The first person is a man from the Netherlands who is walking the trail to lose weight, fearing that, if he doesn’t, his wife will divorce him.
The second of his new friends is a Canadian woman, ostensibly walking Camino to give up her addiction to smoking, but clearly also trying to steady her life after the breakup of a relationship.
The third person is an Irish writer, hoping to overcome “writer’s block.” So the story focuses on four unlikely walking companions, each doing this pilgrimage with a certain goal in mind.
They persevere and complete the pilgrimage, enter the Cathedral of Santiago, observe the customs that have marked the end of the Camino for countless pilgrims for a thousand years, and then realize that what each of them had hoped to achieve hadn’t happened.
The man from the Netherlands hadn’t lost any weight; the Canadian realized that she would not give up smoking; the Irish writer realized that his real issue was not writer’s block, and the father who was doing this walk vicariously for his son realized that he had done it for other, more personal, reasons.
None of them got what they wanted, but each of them got what he or she needed. The roads of life work like that, as the Camino Santiago.
I learned that exact lesson, walking the Camino a year ago. I went there with a certain dream in mind. I was six months beyond chemotherapy treatments, refreshed with new energy, on sabbatical, and looking forward to walking this ancient and famed road to stretch myself physically and spiritually. The physical stretch happened and fitted the fantasy I’d had before leaving for the walk. But the spiritual stretch was a long, long ways away from what I’d fantasized.
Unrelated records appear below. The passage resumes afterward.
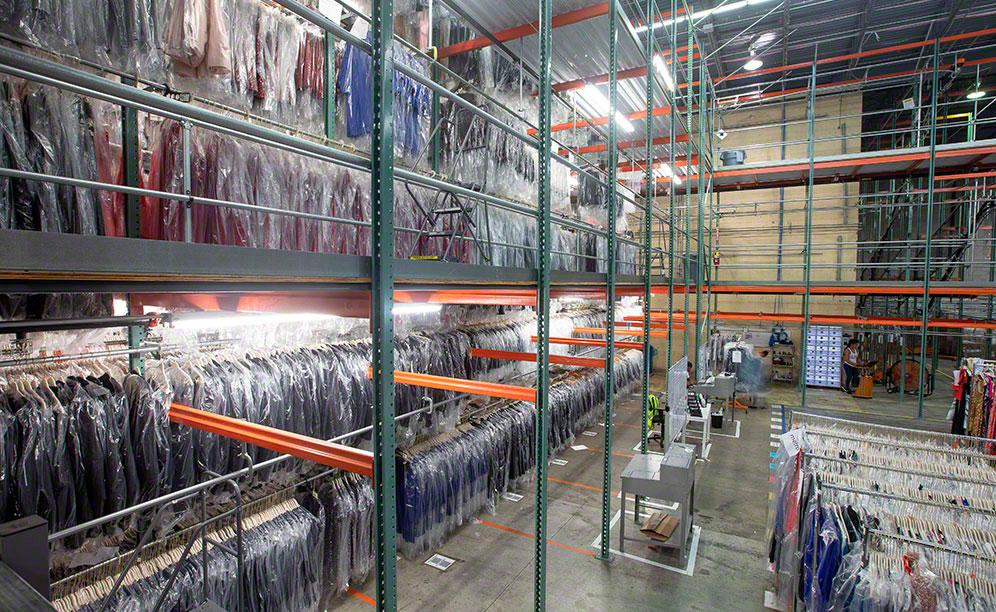 The pick modules have maximized space and doubled the amount of product Rent the Runway could store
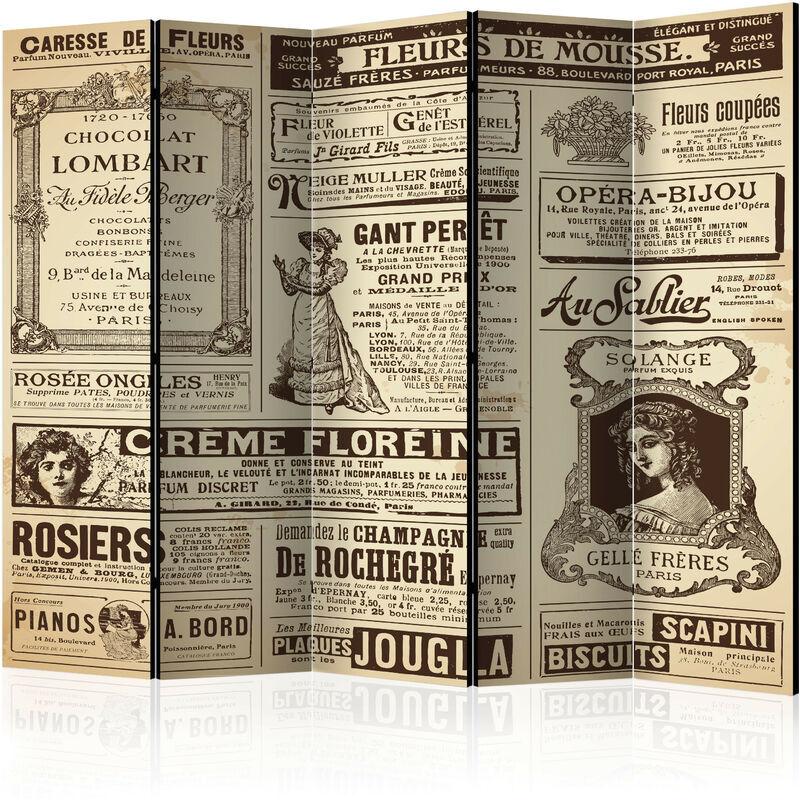 Artgeist - Paravent 5 volets Vintage Magazines II - Taille 225 x 172 cm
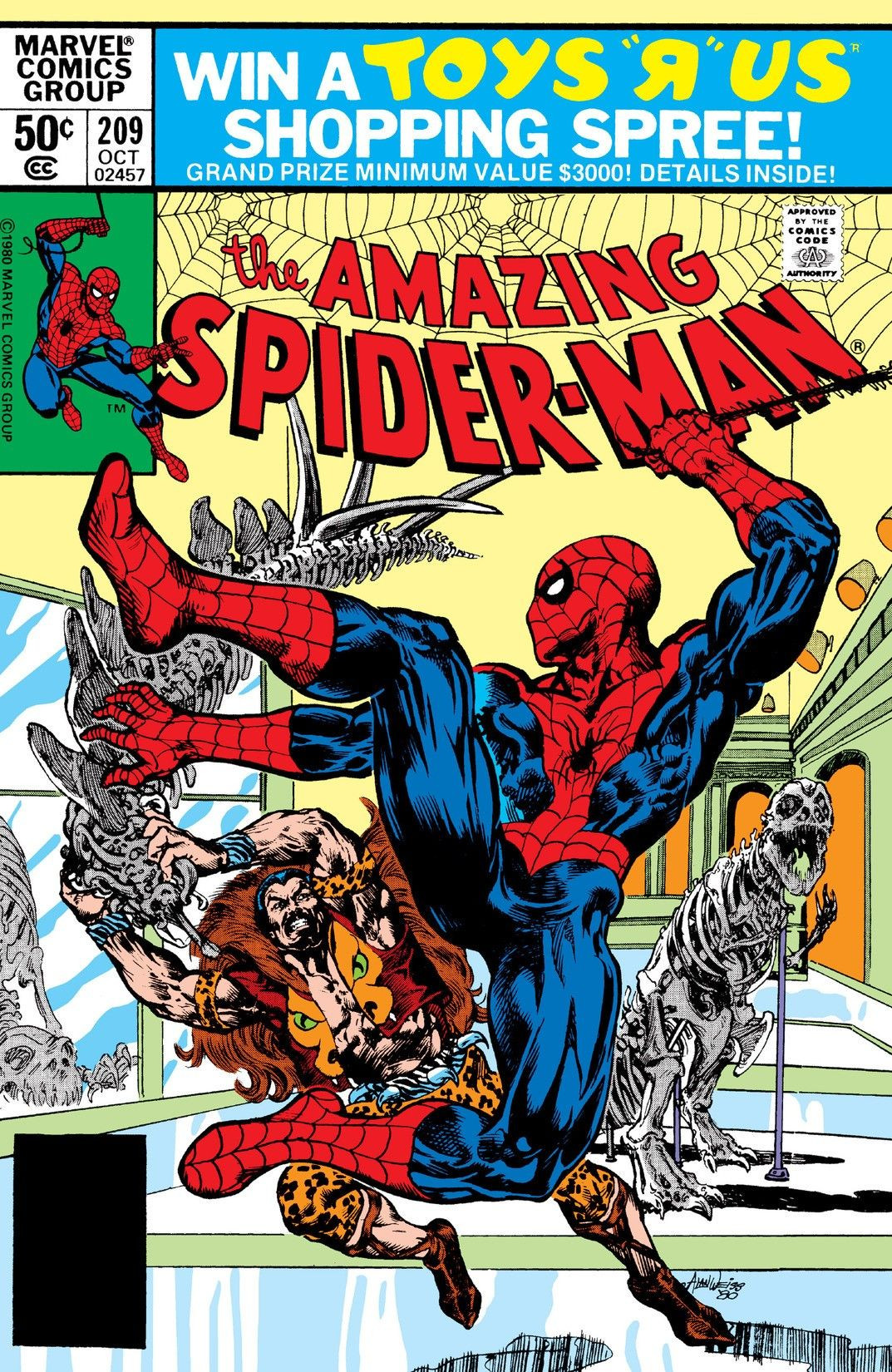 Amazing Spider-Man Vol 1 209
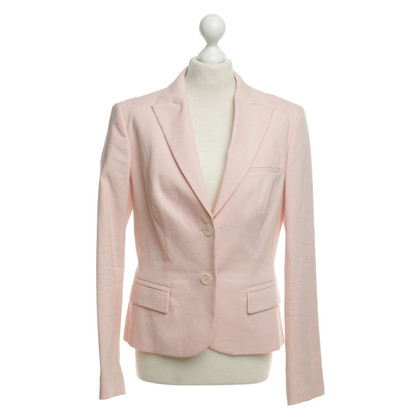 Hugo Boss Blazer in rosa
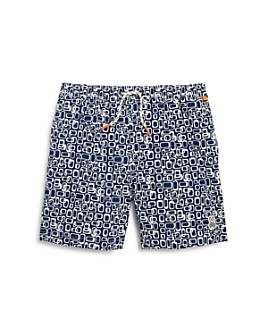 Psycho Bunny - Boys' Geo Print Swim Trunks - Little Kid, Big Kid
My dream had been that I would use this walk to do some deeper inner work, to read some classical books on mysticism, blend the depth of the mystics with the mystique of this ancient trail, do some journaling, and return a deeper and more contemplative person. Such was my dream, but the trail had other ideas.
We were many long hours on the trail each day so that there was basically no time to read or to journal. Evenings found me exhausted, without energy for much inner work. A shower and a hot meal were essentially the only thing I was up to. The major book that I’d taken along, The Cloud of Unknowing, lay unopened at the bottom of my suitcase.
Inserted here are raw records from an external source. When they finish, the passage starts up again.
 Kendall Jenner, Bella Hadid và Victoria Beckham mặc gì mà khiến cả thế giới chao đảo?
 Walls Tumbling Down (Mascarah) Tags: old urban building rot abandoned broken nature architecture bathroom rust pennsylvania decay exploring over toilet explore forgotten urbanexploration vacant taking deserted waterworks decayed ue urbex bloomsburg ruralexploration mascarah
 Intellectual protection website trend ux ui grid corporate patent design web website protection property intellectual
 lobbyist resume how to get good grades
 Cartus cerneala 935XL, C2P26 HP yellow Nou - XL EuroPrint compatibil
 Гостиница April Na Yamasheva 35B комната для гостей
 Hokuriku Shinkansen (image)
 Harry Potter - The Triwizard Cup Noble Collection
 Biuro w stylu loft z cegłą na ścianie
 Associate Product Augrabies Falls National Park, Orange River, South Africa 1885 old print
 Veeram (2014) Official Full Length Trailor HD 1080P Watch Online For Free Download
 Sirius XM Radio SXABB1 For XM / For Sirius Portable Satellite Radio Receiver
I managed some hours each day, walking alone on the trail, to pray, but it wasn’t the kind of inner work I’d fantasized about. I’d had a fantasy about what I’d wanted to achieve, but, like the characters in the movie, apparently this wasn’t what I needed.
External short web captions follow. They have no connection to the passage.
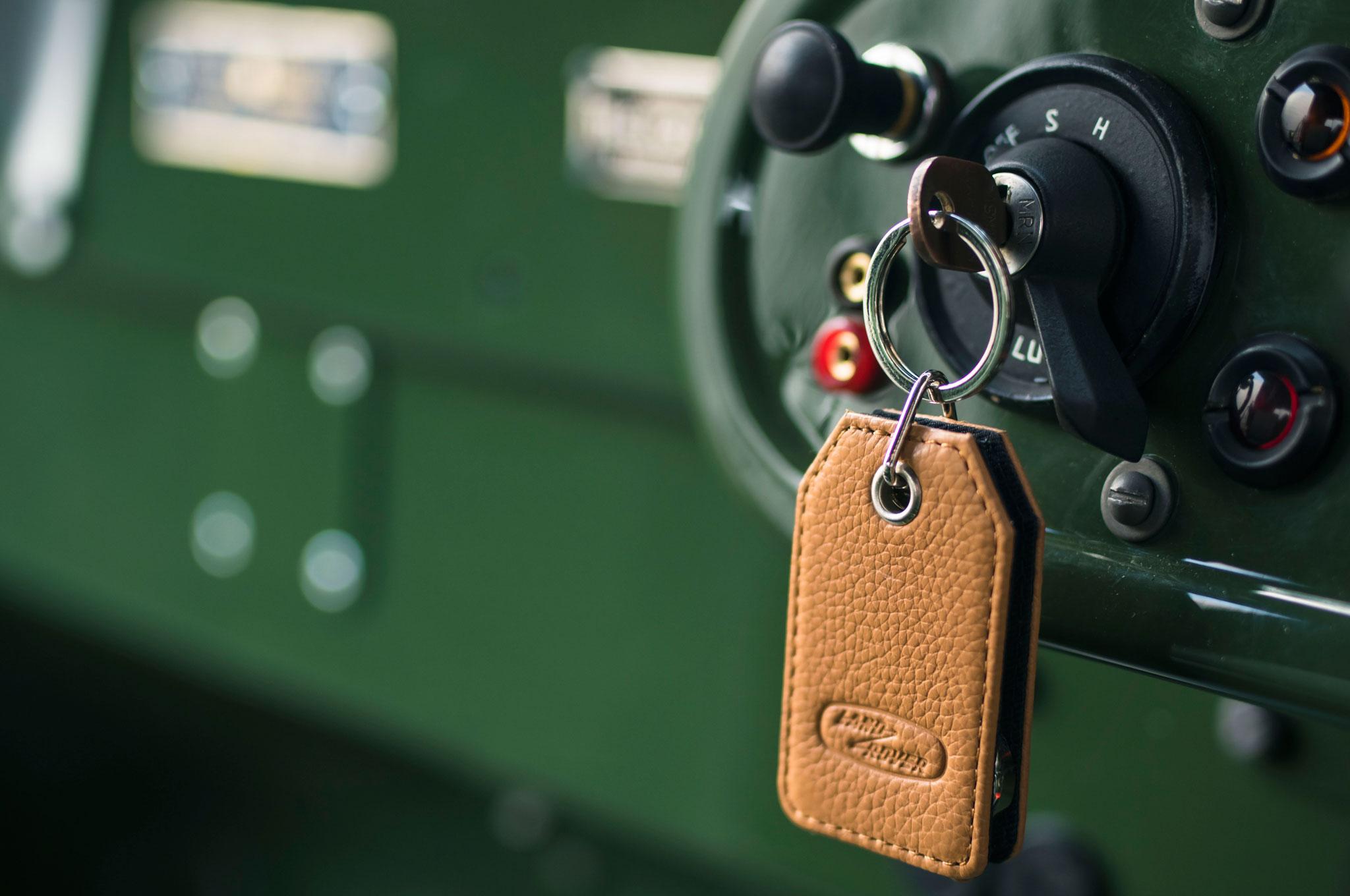 1948 land rover series i reborn key switch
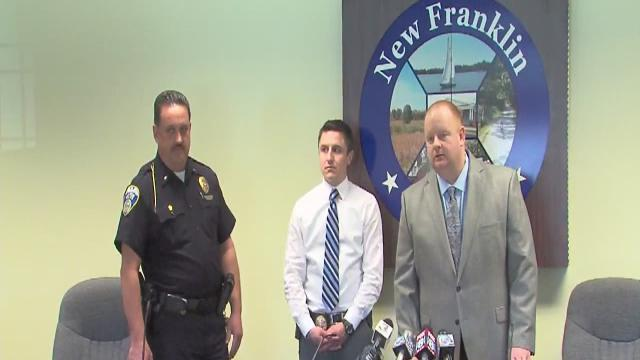 RAW: Police announce arrest in New Franklin double murder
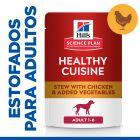 Hill's Adult Healthy Cuisine con pollo para perros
The trail taught me something else, deeper, more needed and more humbling: What I learned from walking the road in the company of three close friends was how spoiled and immature I’d become.
Having lived as a celibate priest, outside of the conscriptive demands of marriage, children and family for more than 40 years, I realized how idiosyncratic and self-centred the patterns and habits of my life had become.
MORE PRESSING ISSUES
I was used to calling the shots for my own life, at least in its day-to-day rhythms. The Camino taught me that I need to address other issues in my life that are more pressing and more deeply needed than understanding The Cloud of Unknowing.
The Camino taught me that in a number of important ways, I need to grow up.
Robert Funk once wrote that grace is a sneaking thing: It wounds from behind, where we think we are least vulnerable. It’s harder than we think and we moralize in order to take the edge off it. It’s more indulgent than we think; but it’s never indulgent at the point where we think it ought to be indulgent. So too is the Camino Santiago.